13. The method of claim 12, wherein the lighting system of the stationary object, the one or more associated guy wire lights, or both the lighting system of the stationary object and the one or more associated guy wire lights are adjusted to increase in lighting intensity and/or enter into a strobe mode of operation in order to increase visual detection of the stationary object by the crew of the aircraft.

14. A system for detecting stationary objects in a traffic alert and collision avoidance system, the system comprising:

an aircraft, the aircraft further comprising:

a transponder;

a transmit antenna;

a receive antenna;

a display; and

a CAS circuitry, the CAS circuitry configured to:

transmit an interrogation signal from the aircraft;

receive a response signal from a stationary object;

determine a range and a bearing to the stationary object and an altitude difference between the aircraft and the stationary object;

extrapolate the range to the stationary object and the altitude difference between the aircraft and the stationary object to a plurality of future values; and

responsive to determining there is a potential for a collision between the aircraft and the stationary object, alert a crew of the aircraft to the potential for the collision.

15. The system of claim 14, wherein responsive to determining there is the potential for the collision between the aircraft and the stationary object, alert the crew of the aircraft to the potential for the collision further comprises:

determine there is the potential for the collision between the aircraft and the stationary object based on the plurality of future values.

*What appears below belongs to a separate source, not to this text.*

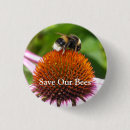 Zoek naar witte staart buttons Elk persoon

16. The system of claim 14, wherein the range to the stationary object is determined from a round trip time between the interrogation signal and the response signal.

17. The system of claim 14, wherein the bearing to the stationary object from the aircraft is determined from a directional antenna from the response signal.

18. The system of claim 14, wherein alerting the crew of the aircraft to the potential for the collision further comprises:

issues a visual alert, an audible alert, or both.

19. The system of claim 18, wherein the visual alert or the audible alert includes a traffic advisory (TA) that informs that the aircraft is within a predetermined vicinity of the stationary object.

20. The system of claim 18 wherein the visual alert or the audible alert includes a resolution advisory (RA) that identifies deviations for the aircraft to provide a selected vertical and/or horizontal separation between the aircraft and the stationary object.